* Start Page extract *

So no World Championship medal for Willis still and at 34 years old he might not get another chance now. But we haven’t seen the last of Nick yet – sounds like he’s planning on taking on not only the 1500m but also the 5000m at the Gold Coast Commonwealth Games next year (as he also did in 2014).
Eliza McCartney – Pole Vault
An Olympic bronze medal earns you a certain about of expectation – it did for Tom Walsh. And just like Walshy, McCartney has also improved since Rio, setting a PB of 4.82m back in February. Problem was her preparation for London was severely hampered by an Achilles injury so while Timaru Tom was in prime shape to compete for a medal again at the Worlds, Eliza’s fate was a little more speculative. On one hand (/foot) her heel had cleared up something close to 100%. On the other hand (/foot) she’d lost out on plenty of reps and was coming in rusty.
The hope was obviously for the fitness to win out over the rustiness but when she only just snuck into the final, short of the automatic qualifying mark, it was obvious that she wasn’t at her best. Just lucky that her 4.50m mark was enough to creep into the top dozen – American Jenny Suhr wasn’t so lucky. She failed to clear the bar at all after leaping straight in on the 4.55m mark meaning that the third best clearance of 2017 wouldn’t be represented in the final at all.
This wasn’t much of a field. For whatever reason, the women didn’t see any big heights cleared with the exception of Ekaterini Stefanidi of Greece, the Olympic champ who is clearly the best in the business right now. She topped out at 4.91m for the best height of 2017 and a comfortable gold while Sandi Morris (USA) took silver with 4.75m and Robeilys Peinado (Venezuela) was a surprise bronze with a personal best of 4.65m.
To put that in perspective, there are 13 vaulters who have gone higher than that this year and 4.65m would only have gotten seventh in Rio (McCartney’s bronze was earned with a 4.80m clearance). And as for Eliza Mac, she had no trouble hurdling 4.45m but would need two goes to make it over 4.55m. As seven others all cleared 4.65m, Eliza soon found herself overmatched and she’d catch the bar all three times and finish ninth overall on countback.
It’s not a great result but circumstances being what they were, no dramas. At 20 years old she’s still very young for a top level pole vaulter (it’s a sport you can continue into your 30s) and of the finalists she was still two and a half years younger than anyone else there other than 19 year old Peinado while Yelena Isinbayeva (aka The GOAT) only stopped competing last year at age 34 because of the Russian doping ban. Having had huge unexpected success already at a major meeting, McCartney’s now felt the other side of that, which is also a valuable lesson to learn. A medal is very definitely on the agenda for the Commonwealth Games.

* End Page extract *
* Start Input material *

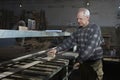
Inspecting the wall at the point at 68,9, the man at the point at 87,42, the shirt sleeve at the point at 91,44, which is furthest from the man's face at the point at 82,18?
the wall at the point at 68,9

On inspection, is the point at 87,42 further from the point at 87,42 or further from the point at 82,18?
the point at 82,18

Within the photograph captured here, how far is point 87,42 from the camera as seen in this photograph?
3115 mm

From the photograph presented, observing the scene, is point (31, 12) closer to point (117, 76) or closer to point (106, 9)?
point (106, 9)

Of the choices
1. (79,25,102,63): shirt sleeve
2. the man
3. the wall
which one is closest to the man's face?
the man

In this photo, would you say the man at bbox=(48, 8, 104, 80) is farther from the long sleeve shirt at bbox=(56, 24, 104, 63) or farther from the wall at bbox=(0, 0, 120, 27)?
the wall at bbox=(0, 0, 120, 27)

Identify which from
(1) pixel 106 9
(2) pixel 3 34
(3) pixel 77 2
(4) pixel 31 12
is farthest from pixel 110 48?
(2) pixel 3 34

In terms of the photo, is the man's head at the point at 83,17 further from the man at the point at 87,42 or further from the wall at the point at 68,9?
the wall at the point at 68,9

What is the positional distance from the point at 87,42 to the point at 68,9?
6291mm

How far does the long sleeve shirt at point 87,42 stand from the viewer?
3.02 meters

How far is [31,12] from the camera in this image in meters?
9.51

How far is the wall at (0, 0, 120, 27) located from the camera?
28.7 ft

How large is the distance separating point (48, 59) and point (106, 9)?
604cm

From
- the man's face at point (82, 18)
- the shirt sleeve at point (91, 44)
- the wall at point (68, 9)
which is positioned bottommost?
the shirt sleeve at point (91, 44)

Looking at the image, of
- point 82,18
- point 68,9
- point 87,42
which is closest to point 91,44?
point 87,42
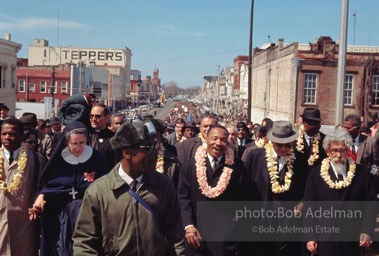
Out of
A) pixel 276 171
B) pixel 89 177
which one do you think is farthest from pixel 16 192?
pixel 276 171

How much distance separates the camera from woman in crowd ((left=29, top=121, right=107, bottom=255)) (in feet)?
19.4

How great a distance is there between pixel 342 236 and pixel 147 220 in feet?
9.53

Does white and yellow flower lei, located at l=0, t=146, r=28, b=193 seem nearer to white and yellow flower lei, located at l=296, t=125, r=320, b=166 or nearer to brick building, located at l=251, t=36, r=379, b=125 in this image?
white and yellow flower lei, located at l=296, t=125, r=320, b=166

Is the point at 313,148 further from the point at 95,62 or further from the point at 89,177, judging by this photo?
the point at 95,62

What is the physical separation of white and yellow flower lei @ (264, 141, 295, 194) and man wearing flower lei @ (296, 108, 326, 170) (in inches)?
13.2

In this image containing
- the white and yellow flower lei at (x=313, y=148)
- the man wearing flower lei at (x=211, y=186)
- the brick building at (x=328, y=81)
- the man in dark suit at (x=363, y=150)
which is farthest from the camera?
the brick building at (x=328, y=81)

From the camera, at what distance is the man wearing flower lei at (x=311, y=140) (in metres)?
6.80

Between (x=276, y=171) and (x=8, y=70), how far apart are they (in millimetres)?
38196

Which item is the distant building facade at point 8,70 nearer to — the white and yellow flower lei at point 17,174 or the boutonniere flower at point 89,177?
the white and yellow flower lei at point 17,174

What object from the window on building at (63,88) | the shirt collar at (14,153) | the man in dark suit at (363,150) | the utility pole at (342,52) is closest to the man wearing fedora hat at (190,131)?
the utility pole at (342,52)

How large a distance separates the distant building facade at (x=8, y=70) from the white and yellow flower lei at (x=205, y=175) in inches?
1418

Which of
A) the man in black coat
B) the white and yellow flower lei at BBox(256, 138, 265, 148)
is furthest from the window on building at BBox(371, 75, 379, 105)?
the man in black coat

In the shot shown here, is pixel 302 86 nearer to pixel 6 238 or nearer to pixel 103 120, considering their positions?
pixel 103 120

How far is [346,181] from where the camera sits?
589 centimetres
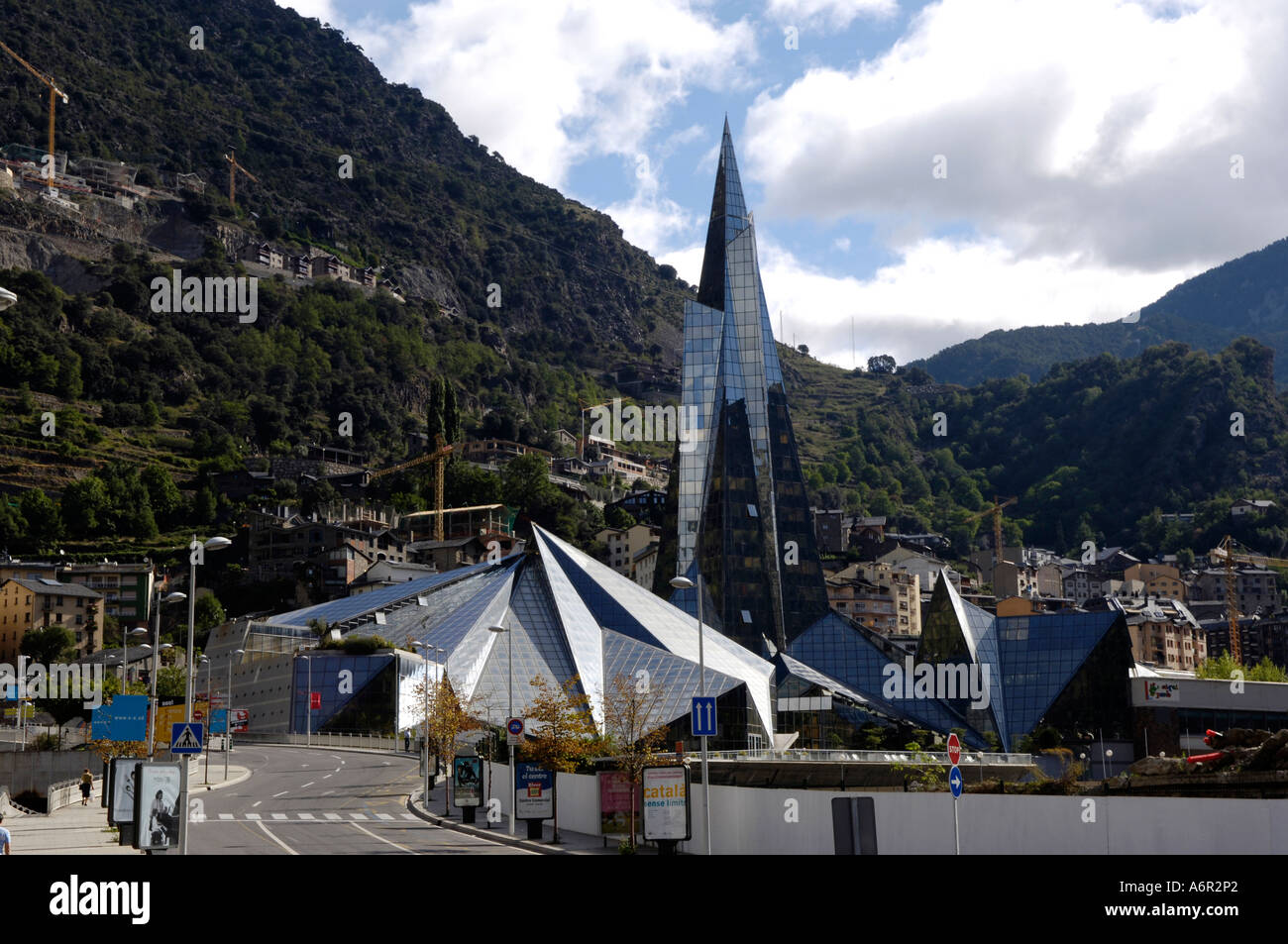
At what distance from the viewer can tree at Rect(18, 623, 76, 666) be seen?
517 feet

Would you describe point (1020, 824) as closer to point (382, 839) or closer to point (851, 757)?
point (382, 839)

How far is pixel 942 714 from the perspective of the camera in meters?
119

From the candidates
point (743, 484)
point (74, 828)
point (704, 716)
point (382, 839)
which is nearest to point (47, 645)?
point (743, 484)

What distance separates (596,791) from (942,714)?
2868 inches

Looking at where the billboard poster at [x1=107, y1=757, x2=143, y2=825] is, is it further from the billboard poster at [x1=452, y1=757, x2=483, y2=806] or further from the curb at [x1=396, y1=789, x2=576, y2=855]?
the billboard poster at [x1=452, y1=757, x2=483, y2=806]

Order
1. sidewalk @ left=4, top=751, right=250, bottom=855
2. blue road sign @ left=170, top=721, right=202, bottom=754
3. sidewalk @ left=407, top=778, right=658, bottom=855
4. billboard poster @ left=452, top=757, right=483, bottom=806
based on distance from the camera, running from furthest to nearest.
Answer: billboard poster @ left=452, top=757, right=483, bottom=806
sidewalk @ left=407, top=778, right=658, bottom=855
sidewalk @ left=4, top=751, right=250, bottom=855
blue road sign @ left=170, top=721, right=202, bottom=754

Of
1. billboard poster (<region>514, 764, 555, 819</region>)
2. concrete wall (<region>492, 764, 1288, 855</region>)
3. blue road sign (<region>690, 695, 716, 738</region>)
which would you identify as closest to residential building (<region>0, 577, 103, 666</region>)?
billboard poster (<region>514, 764, 555, 819</region>)

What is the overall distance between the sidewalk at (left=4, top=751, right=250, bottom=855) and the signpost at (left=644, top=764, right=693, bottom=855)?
14.8 meters

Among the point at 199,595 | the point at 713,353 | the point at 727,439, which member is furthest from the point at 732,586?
the point at 199,595

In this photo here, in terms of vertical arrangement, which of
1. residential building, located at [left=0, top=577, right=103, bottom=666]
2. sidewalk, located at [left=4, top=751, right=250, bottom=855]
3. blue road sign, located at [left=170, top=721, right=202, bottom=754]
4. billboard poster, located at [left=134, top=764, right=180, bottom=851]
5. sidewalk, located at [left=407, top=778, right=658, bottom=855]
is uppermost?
residential building, located at [left=0, top=577, right=103, bottom=666]

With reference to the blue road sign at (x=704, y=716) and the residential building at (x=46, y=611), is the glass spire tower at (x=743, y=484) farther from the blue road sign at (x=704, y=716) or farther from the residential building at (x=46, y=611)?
the blue road sign at (x=704, y=716)
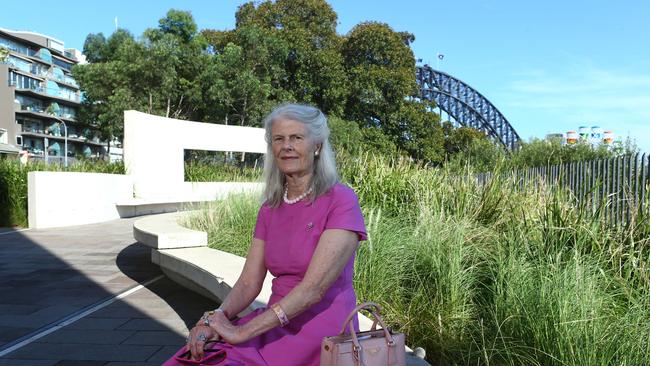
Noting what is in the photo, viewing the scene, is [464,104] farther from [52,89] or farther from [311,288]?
[311,288]

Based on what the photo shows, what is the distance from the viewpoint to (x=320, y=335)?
1.84m

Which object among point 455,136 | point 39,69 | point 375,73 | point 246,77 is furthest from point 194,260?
point 39,69

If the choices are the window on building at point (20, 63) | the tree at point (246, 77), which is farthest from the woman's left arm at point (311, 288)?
the window on building at point (20, 63)

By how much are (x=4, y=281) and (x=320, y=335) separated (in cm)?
523

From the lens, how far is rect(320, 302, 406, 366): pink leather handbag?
1465 mm

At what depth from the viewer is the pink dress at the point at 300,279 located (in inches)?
71.6

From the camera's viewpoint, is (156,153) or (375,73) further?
(375,73)

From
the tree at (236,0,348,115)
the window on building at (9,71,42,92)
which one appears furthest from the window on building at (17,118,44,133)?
the tree at (236,0,348,115)

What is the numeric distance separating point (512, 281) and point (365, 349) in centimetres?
187

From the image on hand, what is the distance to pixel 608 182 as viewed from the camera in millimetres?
7969

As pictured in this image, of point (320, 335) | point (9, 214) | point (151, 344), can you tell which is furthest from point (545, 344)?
point (9, 214)

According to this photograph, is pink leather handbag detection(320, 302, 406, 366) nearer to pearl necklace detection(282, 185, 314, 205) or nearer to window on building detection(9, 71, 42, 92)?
pearl necklace detection(282, 185, 314, 205)

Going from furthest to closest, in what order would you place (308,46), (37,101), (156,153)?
(37,101)
(308,46)
(156,153)

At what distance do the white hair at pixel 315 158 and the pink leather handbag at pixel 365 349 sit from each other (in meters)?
0.57
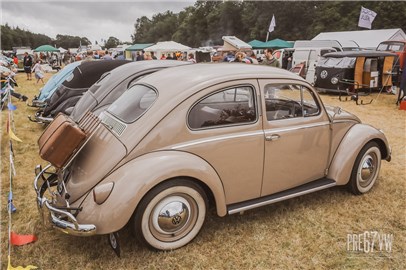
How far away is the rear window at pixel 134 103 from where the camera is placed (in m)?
3.03

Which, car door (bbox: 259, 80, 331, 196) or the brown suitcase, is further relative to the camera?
car door (bbox: 259, 80, 331, 196)

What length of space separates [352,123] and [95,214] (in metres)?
3.29

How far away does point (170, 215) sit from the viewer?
287 centimetres

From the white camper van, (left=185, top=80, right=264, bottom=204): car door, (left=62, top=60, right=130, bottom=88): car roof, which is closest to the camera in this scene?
(left=185, top=80, right=264, bottom=204): car door

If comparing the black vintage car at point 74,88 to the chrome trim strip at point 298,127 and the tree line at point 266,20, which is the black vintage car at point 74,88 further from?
the tree line at point 266,20

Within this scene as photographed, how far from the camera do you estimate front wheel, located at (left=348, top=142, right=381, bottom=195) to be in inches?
157

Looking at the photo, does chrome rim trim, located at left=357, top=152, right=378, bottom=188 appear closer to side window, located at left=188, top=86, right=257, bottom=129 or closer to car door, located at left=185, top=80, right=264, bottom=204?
car door, located at left=185, top=80, right=264, bottom=204

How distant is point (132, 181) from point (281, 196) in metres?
1.66

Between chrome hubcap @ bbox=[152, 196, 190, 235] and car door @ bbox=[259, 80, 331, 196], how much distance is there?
917mm

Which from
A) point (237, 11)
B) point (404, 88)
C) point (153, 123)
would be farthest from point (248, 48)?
point (237, 11)

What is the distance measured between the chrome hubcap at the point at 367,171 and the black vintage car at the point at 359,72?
8.45 m

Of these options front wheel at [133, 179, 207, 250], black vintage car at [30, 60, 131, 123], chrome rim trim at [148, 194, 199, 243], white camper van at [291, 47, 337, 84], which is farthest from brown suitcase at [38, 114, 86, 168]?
white camper van at [291, 47, 337, 84]

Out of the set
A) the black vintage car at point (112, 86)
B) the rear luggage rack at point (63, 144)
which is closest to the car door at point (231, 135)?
the rear luggage rack at point (63, 144)

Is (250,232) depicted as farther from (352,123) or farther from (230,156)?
(352,123)
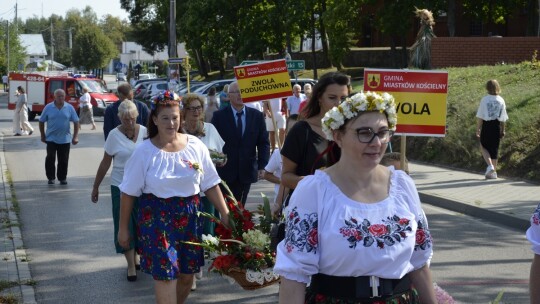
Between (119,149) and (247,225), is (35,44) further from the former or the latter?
→ (247,225)

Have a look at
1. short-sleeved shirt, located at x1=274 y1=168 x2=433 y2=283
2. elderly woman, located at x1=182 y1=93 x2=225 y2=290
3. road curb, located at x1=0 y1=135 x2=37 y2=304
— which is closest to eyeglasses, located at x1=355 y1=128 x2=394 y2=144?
short-sleeved shirt, located at x1=274 y1=168 x2=433 y2=283

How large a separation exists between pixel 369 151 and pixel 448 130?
57.8 ft

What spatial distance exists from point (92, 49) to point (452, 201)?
→ 10805 centimetres

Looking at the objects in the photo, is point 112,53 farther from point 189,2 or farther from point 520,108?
A: point 520,108

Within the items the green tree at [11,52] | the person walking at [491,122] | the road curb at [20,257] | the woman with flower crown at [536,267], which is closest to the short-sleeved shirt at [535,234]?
the woman with flower crown at [536,267]

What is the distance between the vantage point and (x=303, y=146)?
6242 mm

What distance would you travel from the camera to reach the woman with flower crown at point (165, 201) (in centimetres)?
633

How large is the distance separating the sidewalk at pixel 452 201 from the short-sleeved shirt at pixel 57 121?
1.25 meters

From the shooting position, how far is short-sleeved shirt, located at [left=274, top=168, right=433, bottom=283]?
3.62 m

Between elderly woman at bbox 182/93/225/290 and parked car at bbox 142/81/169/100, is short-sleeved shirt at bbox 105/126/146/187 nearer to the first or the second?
elderly woman at bbox 182/93/225/290

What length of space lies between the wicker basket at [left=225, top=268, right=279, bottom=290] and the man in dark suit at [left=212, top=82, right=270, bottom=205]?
2.75 m

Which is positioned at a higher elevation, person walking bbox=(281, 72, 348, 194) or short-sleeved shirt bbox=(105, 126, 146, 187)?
person walking bbox=(281, 72, 348, 194)

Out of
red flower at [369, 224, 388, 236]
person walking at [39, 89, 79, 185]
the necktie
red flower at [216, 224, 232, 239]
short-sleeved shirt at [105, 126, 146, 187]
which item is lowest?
person walking at [39, 89, 79, 185]

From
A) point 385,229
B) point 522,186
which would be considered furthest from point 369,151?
point 522,186
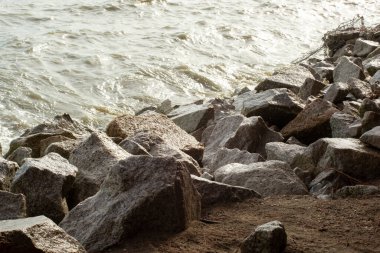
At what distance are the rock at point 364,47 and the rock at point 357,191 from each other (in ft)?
23.9

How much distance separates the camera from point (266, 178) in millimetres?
5109

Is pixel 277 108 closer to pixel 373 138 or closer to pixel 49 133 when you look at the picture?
pixel 373 138

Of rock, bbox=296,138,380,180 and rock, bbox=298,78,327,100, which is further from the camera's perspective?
rock, bbox=298,78,327,100

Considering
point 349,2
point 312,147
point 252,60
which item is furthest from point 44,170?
point 349,2

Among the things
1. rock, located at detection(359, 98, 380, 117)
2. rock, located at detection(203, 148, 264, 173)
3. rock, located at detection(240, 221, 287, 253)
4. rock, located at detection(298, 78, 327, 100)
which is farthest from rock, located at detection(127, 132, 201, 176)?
rock, located at detection(298, 78, 327, 100)

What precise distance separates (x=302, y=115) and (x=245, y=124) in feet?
2.04

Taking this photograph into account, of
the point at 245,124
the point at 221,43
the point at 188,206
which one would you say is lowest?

* End Input material *

§ Task requirements
1) Please output the lines of the records from the one containing "As pictured in" through the one containing "287 centimetres" as a JSON list of strings, one string per line, with blank lines and picture markers left out.
2) Write what comes next in the athletics report, picking up after its final sentence.
The text and the records are unrelated to each other.

§ Per-task outputs
1)
[
  "As pictured in this image, of point (320, 335) | point (9, 214) | point (151, 344), can you tell which is furthest from point (545, 344)?",
  "point (9, 214)",
  "According to this photograph, is pink leather handbag detection(320, 302, 406, 366) nearer to pearl necklace detection(282, 185, 314, 205) or nearer to window on building detection(9, 71, 42, 92)?",
  "pearl necklace detection(282, 185, 314, 205)",
  "Going from furthest to closest, in what order would you place (308,46), (37,101), (156,153)?",
  "(37,101)",
  "(308,46)",
  "(156,153)",
  "At what distance do the white hair at pixel 315 158 and the pink leather handbag at pixel 365 349 sit from each other (in meters)?",
  "0.57",
  "How far away is the rear window at pixel 134 103 from where the camera is placed (in m)?",
  "3.03",
  "Which, car door (bbox: 259, 80, 331, 196) or the brown suitcase, is further relative to the camera?",
  "car door (bbox: 259, 80, 331, 196)",
  "What length of space separates [352,123] and [95,214] (in metres)?",
  "3.29",
  "How far away does point (170, 215) sit from the viewer?",
  "287 centimetres"
]

2)
Tom Walsh – Shot Put
Oh you wanna know how Tommy Walsh won his World Championship Gold Medal? Just the third New Zealander to ever medal at the IAAF Worlds? The only kiwi to medal in these 2017 games? Well lucky for you we’ve already written a whole separate thing about Walsh and his win over here:
Jacko Gill – Shot Put
Ah but Walsh wasn’t the only New Zealander in the shot put ranks. Just as Tom Walsh came out and hurled a one and done qualifying put, so did Jacko Gill – 20.96m to sail on into the final. Unfortunately for Jacko he couldn’t repeat that come the big day and after two poor efforts to begin he was left with a third throw needing to rise a couple places to stay in contention as the bottom four putters in the field were cut. He braced himself, he went through his processes and he sent one soaring through the London air… but only for 20.82m which meant he missed out on the top eight by seven centimetres. Ninth place at the Worlds for Jacko.
That’s about what you’d expect of him, however. The 22 year old’s personal best is 21.01m and that wasn’t gonna get him close to the medals. It’s one place below where he finished at the 2015 World Champs but to be fair he was also 71 centimetres better than ’15. The depth in men’s shot put is getting better and better and Gill should be coming into his best years soon.
Joseph Millar – 100m & 200m
The fastest man in Aotearoa has broken both his 100m and 200m personal bests in 2017, taking NZ records with them both. It was quick enough to get himself into both at the Worlds – it’s been a few minutes since we last had a NZer running the sprints, aye?
But the novelty of that didn’t help him into the semis. He comfortably got himself through the 100m prelims with a 10.29 second run but a 10.31s dash in the heats wasn’t good enough to progress. His personal best (10.18s) would’ve qualified him for the next round, with 10.24s ending up as the cut-off mark, but the race he ran was only good for fifth in the heat and that was that. You already know about the final there where Justin Gatlin gassed past Usain Bolt for the gold, big dramas.
It’s not like Millar was plotting world domination in either event but finishing sixth out of seven in his 200m heat – coming in at only 20.97s on the stopwatch – was far from what he was hoping to flex in London. Especially with the form he’s been in this year. Probably tired from also running the 100m, Millar faded around the bend after a decent start. It’s all good experience for a sprinter at his first major international tournament though. Shout out to Ramil Guliyev who stunningly on the final for Turkey with a 20.09s time, narrowly beating South African star Wayde van Niekerk.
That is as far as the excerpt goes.